**EXERCISE OBJECTIVE**
Each line of the records needs to be written out exactly, with any image left out.

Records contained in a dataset
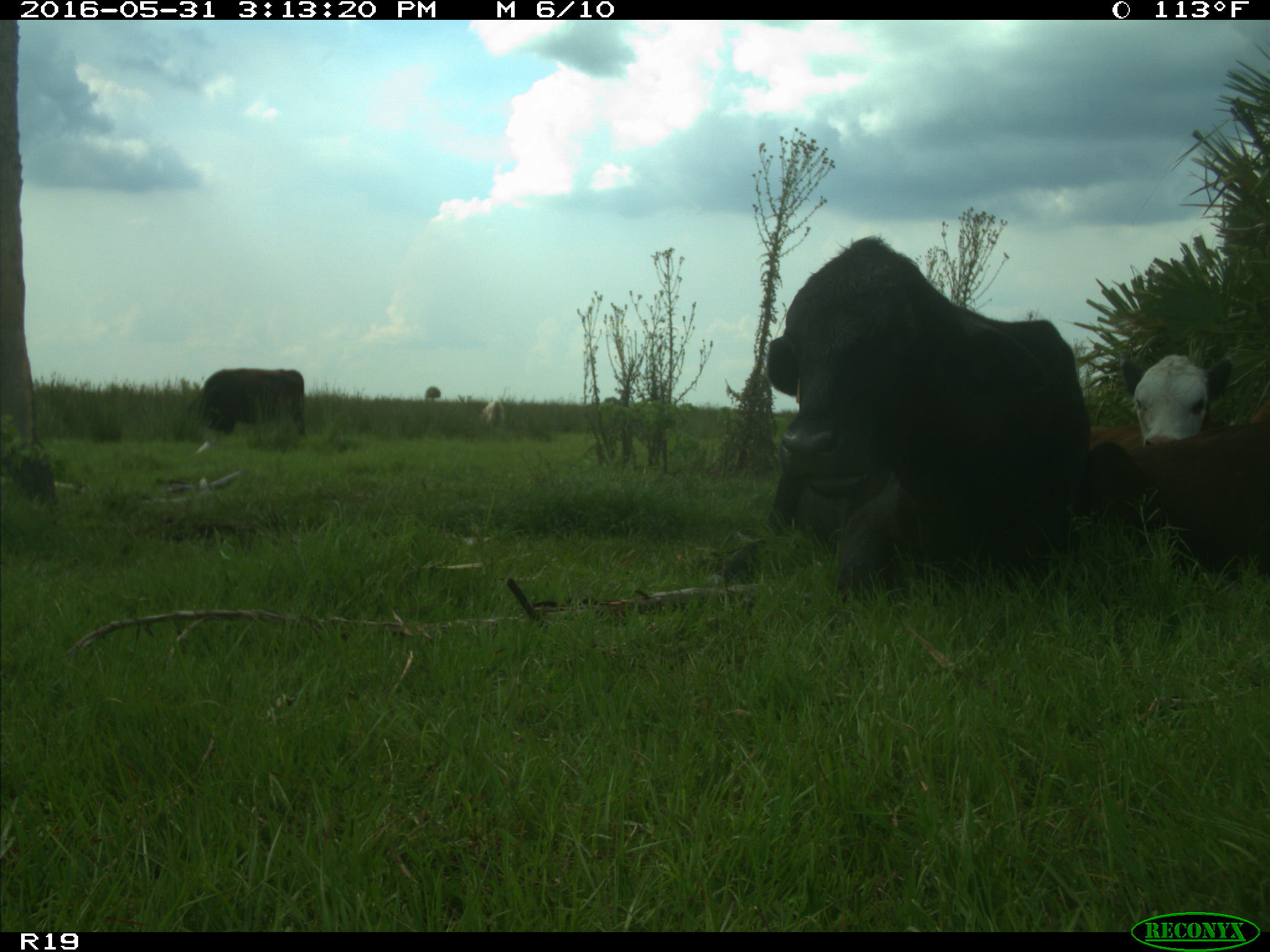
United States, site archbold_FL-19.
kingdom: Animalia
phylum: Chordata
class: Mammalia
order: Artiodactyla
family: Bovidae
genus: Bos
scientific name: Bos taurus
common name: domestic cow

**SOLUTION**
United States, site archbold_FL-19.
kingdom: Animalia
phylum: Chordata
class: Mammalia
order: Artiodactyla
family: Bovidae
genus: Bos
scientific name: Bos taurus
common name: domestic cow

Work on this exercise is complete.